Şaşılık (Strabismus): Gözün farklı yönlere hareketini sağlayan kasların birbirlerine uyumlu çalışamamaları ya da beynin bu kasların kontrolünde eksiklik nedeniyle ortaya çıkar. Bu kusur, özel gözlüklerle, görüş tedavisi eğitimleriyle ya da ameliyatla düzeltilebilir.

Renk körlüğü: Farklı renklere karşı duyarlı olan koni hücrelerinde, bu renkleri algılayabilen pigmentlerin sentezinde bozukluk görülmesiyle ortaya çıkar. Cinsiyete bağlı resesif genetik bir hastalıktır ve tedavisi bulunmamaktadır. En sık görüleni, “dikromat renk körlüğü” olarak bilinen, 3 koni pigmentinden birinin eksikliğidir.
Dikromat renk körlüğünün 3 farklı tipi bulunmaktadır:
1) Tritanopia: Mavi renge (kısa dalga boyuna) karşı hassas olan koniler bulunmaz. Bunun sonucunda, görünen ışığın mavi-sarı aralığındaki renkler ayırt edilemez. Bu renk körlüğü eşeysel kalıtlanmaz.
2) Deuteranopia: Yeşil renge (orta dalga boyuna) karşı hassas olan koniler bulunmaz. Bunun sonucunda, görünen ışığın yeşil-sarı-kırmızı aralığındaki renkler ayırt edilemez. Daltonizm olarak da bilinir.
3) Protanopia: Kırmızı renge (uzun dalga boyuna) karşı hassas olan koniler bulunmaz. Bunun sonucunda da, yine görünen ışığın yeşil-sarı-kırmızı aralığındaki renkler ayırt edilemez.
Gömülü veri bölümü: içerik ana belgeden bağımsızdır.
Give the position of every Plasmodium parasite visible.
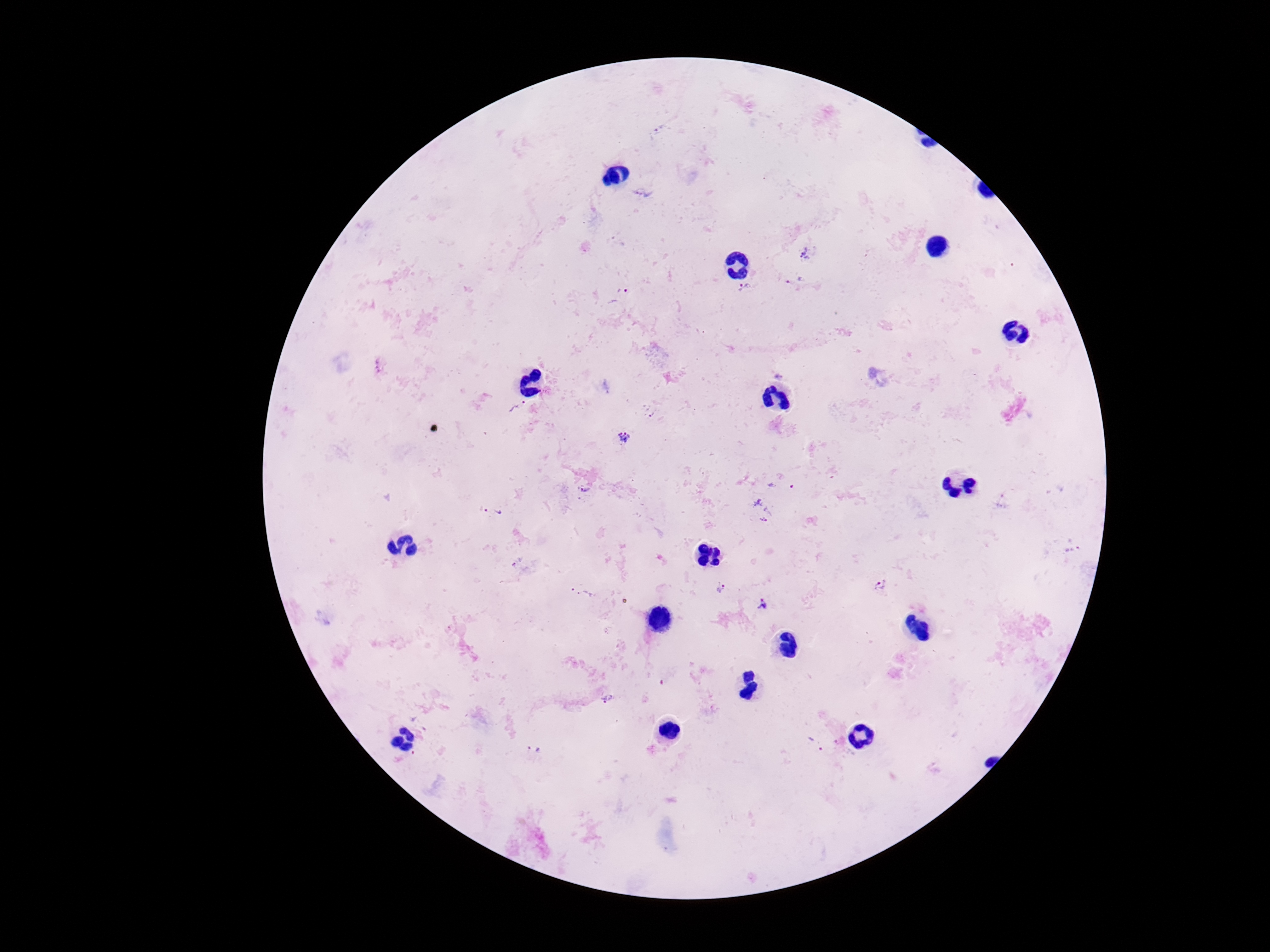

Approximate centers as {x, y} in pixels.
Plasmodium parasites: {659, 131}, {644, 191}, {807, 253}, {795, 281}, {746, 286}, {623, 289}, {379, 367}, {779, 376}, {518, 408}, {649, 411}, {624, 437}, {584, 490}, {1004, 502}, {762, 510}, {492, 511}, {1073, 549}, {879, 585}, {721, 587}, {583, 593}, {764, 607}, {605, 699}, {816, 744}, {534, 751}.

Summary:
  - Magnification: 100x
  - Image size: 1270×952 pixels
  - Field of view: single
  - Capture: smartphone camera through the microscope eyepiece
  - Patient malaria status: infected
  - Preparation: thick blood film
  - Stain: Giemsa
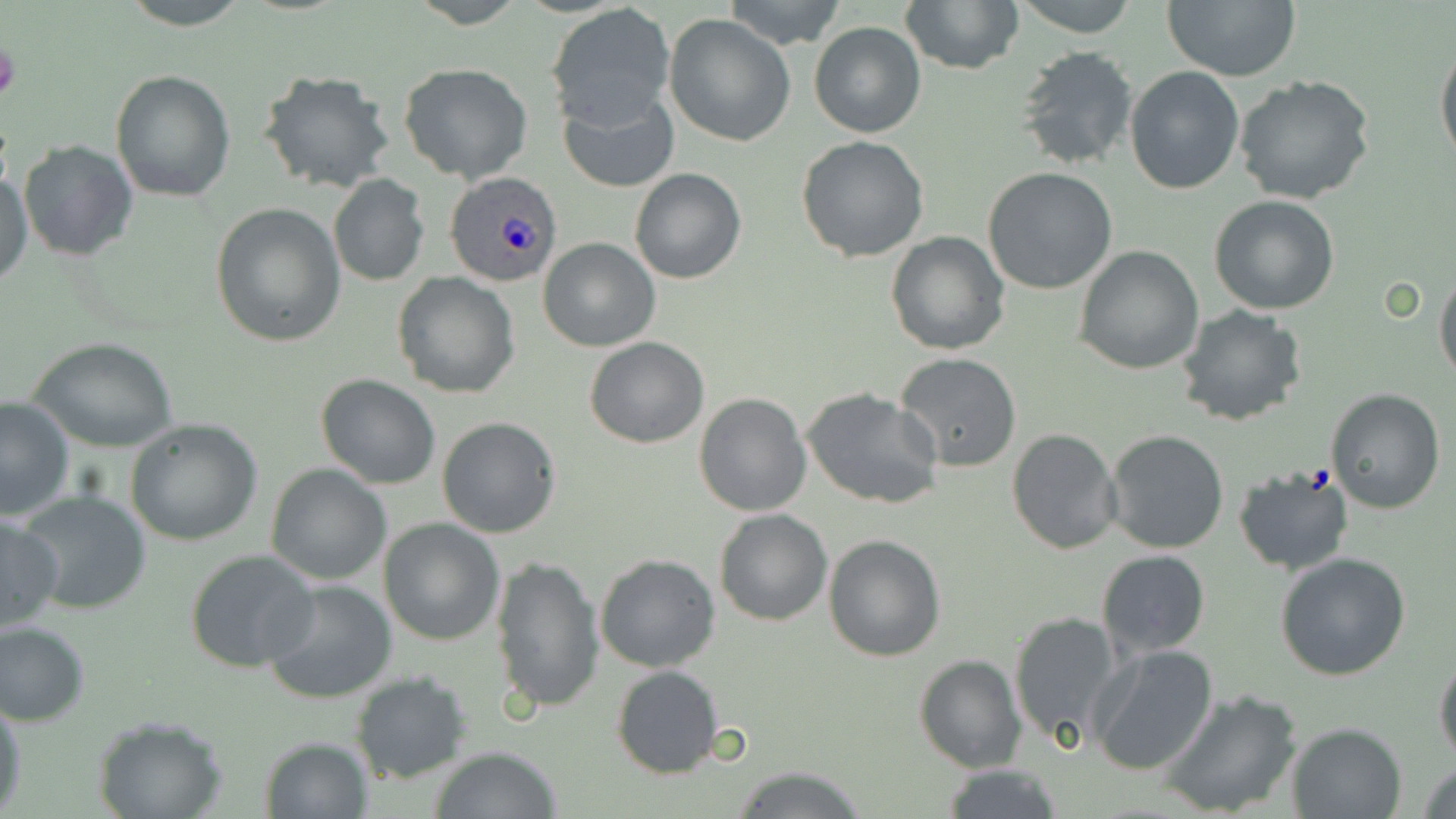
Summary:
  - Coordinate format: approximate bounding boxes as (x1,y1)-(x2,y2) corner pairs in pixels
  - Platelet locations: (0,40)-(21,105)
  - Plasmodium ovale-infected red blood cell locations: (444,170)-(563,287)
  - Uninfected red blood cell locations: (116,0)-(254,29), (721,0)-(849,50), (899,0)-(1022,74), (1014,0)-(1139,37), (1160,0)-(1301,82), (546,4)-(675,129), (663,14)-(796,147), (808,21)-(926,138), (1435,37)-(1456,170), (1015,46)-(1141,172), (398,62)-(533,183), (1124,66)-(1246,194), (110,69)-(237,202), (257,69)-(395,194), (1234,76)-(1377,207), (558,90)-(679,194), (796,135)-(931,261), (18,140)-(139,262), (628,167)-(746,284), (0,168)-(32,289), (982,168)-(1118,295), (328,175)-(429,286), (1209,195)-(1340,315), (211,203)-(345,346), (380,225)-(500,367), (886,231)-(1010,355), (539,237)-(660,352), (1073,244)-(1203,374), (1435,266)-(1456,385), (392,273)-(520,398), (1176,306)-(1309,427), (28,336)-(180,453), (585,337)-(710,448), (894,353)-(1023,473), (315,374)-(442,490), (801,386)-(944,510), (1324,388)-(1446,513), (693,391)-(812,516), (0,397)-(74,520), (436,416)-(561,538), (124,417)-(263,546), (1007,428)-(1120,554), (1103,429)-(1230,554), (266,463)-(392,585), (1233,465)-(1355,575), (17,489)-(151,616), (714,509)-(833,626), (0,515)-(66,632), (378,518)-(505,645), (823,533)-(946,661), (1096,548)-(1211,657), (184,549)-(320,673), (595,553)-(721,672), (1275,553)-(1411,682), (490,555)-(605,717), (262,579)-(399,704), (1008,610)-(1123,748), (0,620)-(91,727), (1088,644)-(1219,775), (914,654)-(1025,772), (1434,654)-(1456,766), (611,665)-(724,779), (349,671)-(473,784), (1157,688)-(1302,818), (0,695)-(24,815), (94,715)-(228,819), (1285,722)-(1408,818), (258,736)-(372,817), (431,744)-(563,818), (1418,761)-(1456,819), (939,763)-(1063,819), (731,766)-(869,819)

Bazı kişilerde de, her 3 tip pigment bulunmasına karşın, bu pigmentlerden bir ya da birden fazla tipi normal çalışamaz. “Trikromat renk körlüğü” adı verilen bu tip kusurdaysa, çeşitli renkleri ayırt edebilmekte zayıflık yaşanır.

Gece körlüğü: A vitamini eksikliği nedeniyle ortaya çıkar. Bu vitaminin eksikliğinde, yeteri kadar rodopsin sentezlenemez ve çubuk hücreleri az ışıkta görüş işlevlerini düzgün yapamazlar.